TEXT TO READ:
Monday, January 23, 2023

The insert benchmark on ARM and x86 cloud servers

I used the insert benchmark to compare ARM and x86 servers on AWS. For ARM I used c7g and for x86 I used c6i. The goal was to compare ARM vs x86 on similar hardware (OS, vcpu, RAM and EBS setups were the same). 

While I am not trying to start a benchmarketing battle for c7g vs c6i or Postgres vs MySQL, I suppose that might happen. My goal in doing comparisons like this is to find things that can be improved. Also, in-memory workloads aren't the target use case for MyRocks. It doesn't do great on them. It does do great on write and space efficiency, but those don't matter here. Were this an IO-bound benchmark the MyRocks results would look much better in comparisons.

tl;dr

  • Performance for x86 (c6i) and Arm (c7g) were mostly similar for medium and high concurrency while x86 was faster at 1 client thread. But there were large differences on the high concurrency tests for Postgres - in a few cases Arm did much better, in a few x86 did much better.
  • Some performance problems, like the Postgres QPS drop off at high concurrency, might be resolved by using better compiler flags in the build. Figuring that out is future work.
  • Hyperthreading on Intel rarely improved performance and frequently hurt it
  • For inserts in PK order without secondary indexes
    • Perf at low concurrency is similar for MyRocks and InnoDB and slightly better for Postgres
    • MyRocks does the worst as concurrency & instance size grow
  • For inserts in PK order with 3 secondary indexes
    • Perf at low concurrency is similar
    • MyRocks does the worst and Postgres the best as concurrency & instance size grow
  • For range queries with background writes
    • InnoDB is slightly faster than MyRocks, Postgres is much faster than both
    • Postgres does the best as concurrency & instance size grow with one exception. On the 16xlarge instance Postgres QPS is better with 22 threads than with 44 on Arm (c7g), but on x86 (c6i) the QPS is better with 44 threads as expected.
    • The usage of prepared statements improves Postgres QPS by ~1.25X for q100, q500 and q1000 on 16xl.22t. I have to make prepared statements work for MySQL, or at least get good results, 

Compiling

The benchmark was repeated for Postgres 15.1, MySQL 8.0.31 with InnoDB and FB MySQL 8.0.28 with MyRocks. All were compiled from source with gcc (gcc 11.3.0 on Ubuntu 22.04) and I didn't go out of my way to change the compiler flags.

For the builds on ARM:

  • MySQL uses -march=armv8-a+crc for all (or most) files
  • MyRocks uses -march=armv8-a+crc+crypto for all (or most) files
  • Postgres uses -march=armv8-a+crc for a few files -- the ones related for crc32c
For the builds on x86:
  • MySQL doesn't use -march, -mtune or -mcpu. It does use -O2.

STATED TASK 1:
Which AWS instance type does the benchmark post use for ARM, and which for x86?
STATED TASK 2:
In the benchmark post, reproduce verbatim the passage that begins at the words "While I am not" and ends after the words "better in comparisons.".

DATASET EXCERPTS:
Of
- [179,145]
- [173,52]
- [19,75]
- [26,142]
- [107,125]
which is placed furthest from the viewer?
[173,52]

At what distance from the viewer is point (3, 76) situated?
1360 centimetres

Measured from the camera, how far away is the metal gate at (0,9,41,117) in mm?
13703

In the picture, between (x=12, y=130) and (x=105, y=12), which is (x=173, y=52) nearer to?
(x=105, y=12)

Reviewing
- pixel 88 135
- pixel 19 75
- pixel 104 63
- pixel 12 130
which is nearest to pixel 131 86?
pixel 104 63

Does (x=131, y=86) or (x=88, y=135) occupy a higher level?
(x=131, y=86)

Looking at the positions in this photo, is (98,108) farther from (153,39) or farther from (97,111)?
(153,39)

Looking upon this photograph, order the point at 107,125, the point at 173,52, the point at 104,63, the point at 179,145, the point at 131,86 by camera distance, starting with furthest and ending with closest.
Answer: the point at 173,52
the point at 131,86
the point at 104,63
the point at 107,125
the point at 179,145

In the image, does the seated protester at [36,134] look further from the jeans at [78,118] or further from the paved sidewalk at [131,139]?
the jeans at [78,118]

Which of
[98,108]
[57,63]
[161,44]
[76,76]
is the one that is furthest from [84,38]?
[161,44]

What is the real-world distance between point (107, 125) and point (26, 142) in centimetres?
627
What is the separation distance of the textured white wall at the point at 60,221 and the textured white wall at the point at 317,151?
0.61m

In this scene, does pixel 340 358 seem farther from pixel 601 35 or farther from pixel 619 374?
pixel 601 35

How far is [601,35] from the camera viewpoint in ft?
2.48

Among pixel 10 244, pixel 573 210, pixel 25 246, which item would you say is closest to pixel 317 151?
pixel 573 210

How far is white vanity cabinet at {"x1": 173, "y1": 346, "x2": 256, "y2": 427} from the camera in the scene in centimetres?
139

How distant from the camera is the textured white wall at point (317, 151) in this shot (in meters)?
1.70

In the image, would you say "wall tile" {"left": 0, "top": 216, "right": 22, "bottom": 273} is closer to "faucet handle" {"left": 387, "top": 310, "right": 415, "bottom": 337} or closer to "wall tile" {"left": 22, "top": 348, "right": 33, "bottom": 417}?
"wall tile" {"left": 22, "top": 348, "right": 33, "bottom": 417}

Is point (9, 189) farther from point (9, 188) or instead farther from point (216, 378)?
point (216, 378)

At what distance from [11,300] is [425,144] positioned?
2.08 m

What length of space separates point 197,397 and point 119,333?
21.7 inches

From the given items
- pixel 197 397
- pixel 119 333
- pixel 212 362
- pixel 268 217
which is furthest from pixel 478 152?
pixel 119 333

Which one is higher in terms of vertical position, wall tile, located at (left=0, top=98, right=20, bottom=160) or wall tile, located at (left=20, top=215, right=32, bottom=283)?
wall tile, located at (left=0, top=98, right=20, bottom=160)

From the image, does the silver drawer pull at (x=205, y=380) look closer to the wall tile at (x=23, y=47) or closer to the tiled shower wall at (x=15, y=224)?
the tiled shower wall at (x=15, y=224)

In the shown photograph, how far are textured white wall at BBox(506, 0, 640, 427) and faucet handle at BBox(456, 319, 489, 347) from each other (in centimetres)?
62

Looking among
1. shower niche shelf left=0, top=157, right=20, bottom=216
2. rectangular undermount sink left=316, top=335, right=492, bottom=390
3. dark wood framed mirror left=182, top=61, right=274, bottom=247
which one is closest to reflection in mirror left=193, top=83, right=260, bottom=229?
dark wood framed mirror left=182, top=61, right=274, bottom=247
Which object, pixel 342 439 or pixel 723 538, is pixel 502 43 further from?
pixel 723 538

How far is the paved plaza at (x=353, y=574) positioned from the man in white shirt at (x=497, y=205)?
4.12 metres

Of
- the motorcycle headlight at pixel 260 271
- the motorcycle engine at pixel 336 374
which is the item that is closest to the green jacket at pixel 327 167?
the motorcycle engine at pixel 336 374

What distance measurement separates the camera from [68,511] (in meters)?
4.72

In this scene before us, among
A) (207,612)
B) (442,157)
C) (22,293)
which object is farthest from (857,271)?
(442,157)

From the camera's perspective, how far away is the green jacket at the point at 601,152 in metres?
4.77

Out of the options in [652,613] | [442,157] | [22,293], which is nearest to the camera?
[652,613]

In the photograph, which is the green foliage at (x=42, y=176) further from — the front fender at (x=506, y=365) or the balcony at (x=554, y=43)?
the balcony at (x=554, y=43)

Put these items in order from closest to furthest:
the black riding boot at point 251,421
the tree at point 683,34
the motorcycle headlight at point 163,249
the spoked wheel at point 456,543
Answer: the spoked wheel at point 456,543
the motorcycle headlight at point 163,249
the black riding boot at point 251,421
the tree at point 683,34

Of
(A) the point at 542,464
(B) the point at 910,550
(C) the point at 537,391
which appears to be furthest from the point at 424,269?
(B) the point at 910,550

WORKED ANSWER 1:
It uses c7g for ARM and c6i for x86.

WORKED ANSWER 2:
While I am not trying to start a benchmarketing battle for c7g vs c6i or Postgres vs MySQL, I suppose that might happen. My goal in doing comparisons like this is to find things that can be improved. Also, in-memory workloads aren't the target use case for MyRocks. It doesn't do great on them. It does do great on write and space efficiency, but those don't matter here. Were this an IO-bound benchmark the MyRocks results would look much better in comparisons.